EXERCISE BRIEF: In the passage about gondola trips in Venice, what does it cost to enter the house of the lady Desdemona?
+++ DOCUMENT TEXT
It May Be You Are Bound For The
Rialto; Or For The Bridge Of Sighs, Which Is Chiefly Distinguished
From All The Other Bridges By Being The Only Covered One In The
Lot; Or For The House Of The Lady Desdemona.
The lady Desdemona
never lived there or anywhere else, but the house where she would
have lived, had she lived, is on exhibition daily from nine to
five, admission one lira.
Or perchance you want to visit one of
the ducal palaces that are so numerous in Venice. These palaces
are still tenanted by the descendants of the original proprietors;
one family has perhaps been living in one palace three or four
hundred years. But now the family inhabits the top floor, doing
light housekeeping up there, and the lower floor, where the art
treasures, the tapestries and the family relics are, is in charge
of a caretaker, who collects at the door and then leads you through.
Having given the boatman explicit directions you settle back in
your cushion seat to enjoy the trip. You marvel how he, standing
at the stern, with his single oar fitted into a shallow notch of
his steering post, propels the craft so swiftly and guides it so
surely by those short, twisting strokes of his. Really, you
reflect, it is rowing by shorthand. You are feasting your eyes
on the wonderful color effects and the groupings that so enthuse
the artist, and which he generally manages to botch and boggle
when he seeks to commit them to canvas; and betweenwhiles you are
wondering why all the despondent cats in Venice should have picked
out the Grand Canal as the most suitable place in which to commit
suicide, when - bump! - your gondola swings up against the landing
piles in front of a glass factory and the entire force of helpers
rush out and seize you by your arms - or by your legs, if handier
- and try to drag you inside, while the affable and accommodating
gondolier boosts you from behind. You fight them off, declaring
passionately that you are not in the market for colored glass at
this time. The hired hands protest; and the gondolier, cheated
out of his commission, sorrows greatly, but obeys your command to
move on. At least he pretends to obey it; but a minute later he
brings you up broadside at the water-level doors of a shop dealing
in antiques, known appropriately as antichitas, or at a mosaic
shop or a curio shop. If ever you do succeed in reaching your
destination it is by the exercise of much profanity and great
firmness of will.
++++++
+++ DATASET CONTENT
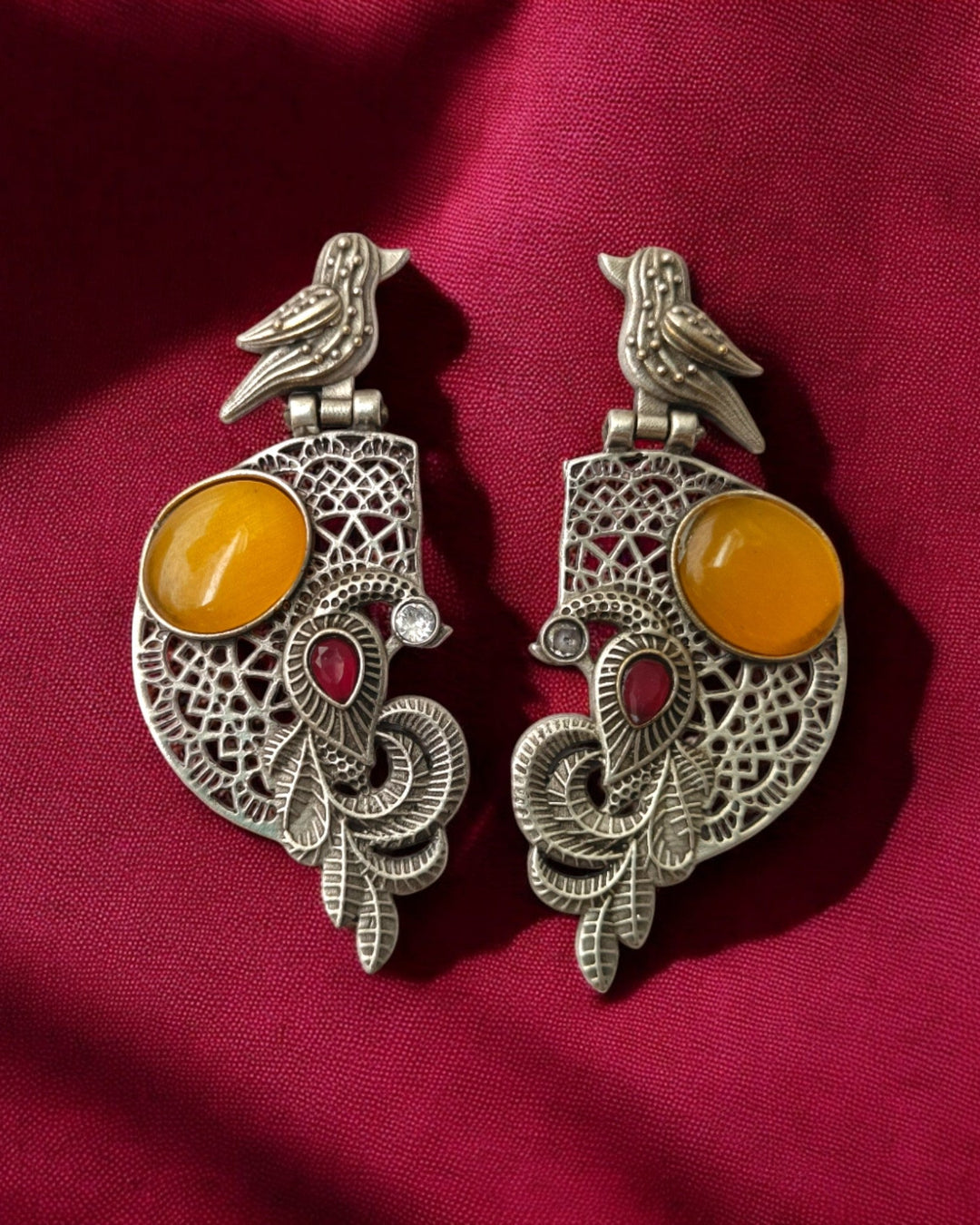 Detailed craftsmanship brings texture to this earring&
++++++
+++ DATASET CONTENT
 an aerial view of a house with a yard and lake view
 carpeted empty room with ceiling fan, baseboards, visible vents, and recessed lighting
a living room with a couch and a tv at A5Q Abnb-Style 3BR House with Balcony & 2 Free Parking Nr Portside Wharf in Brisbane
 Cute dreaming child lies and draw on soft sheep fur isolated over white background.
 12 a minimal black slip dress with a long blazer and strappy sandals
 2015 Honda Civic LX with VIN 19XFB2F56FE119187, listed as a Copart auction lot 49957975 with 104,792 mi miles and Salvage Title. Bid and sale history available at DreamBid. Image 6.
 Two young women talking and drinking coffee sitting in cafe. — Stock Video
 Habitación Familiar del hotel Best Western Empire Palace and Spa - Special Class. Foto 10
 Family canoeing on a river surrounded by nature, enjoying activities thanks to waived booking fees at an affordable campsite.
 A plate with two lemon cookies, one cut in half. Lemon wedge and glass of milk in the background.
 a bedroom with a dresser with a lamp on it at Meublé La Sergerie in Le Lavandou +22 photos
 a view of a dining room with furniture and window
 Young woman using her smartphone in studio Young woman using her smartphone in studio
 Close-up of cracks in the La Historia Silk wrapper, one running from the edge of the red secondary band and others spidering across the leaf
++++++
SOLUTION BELOW: One lira.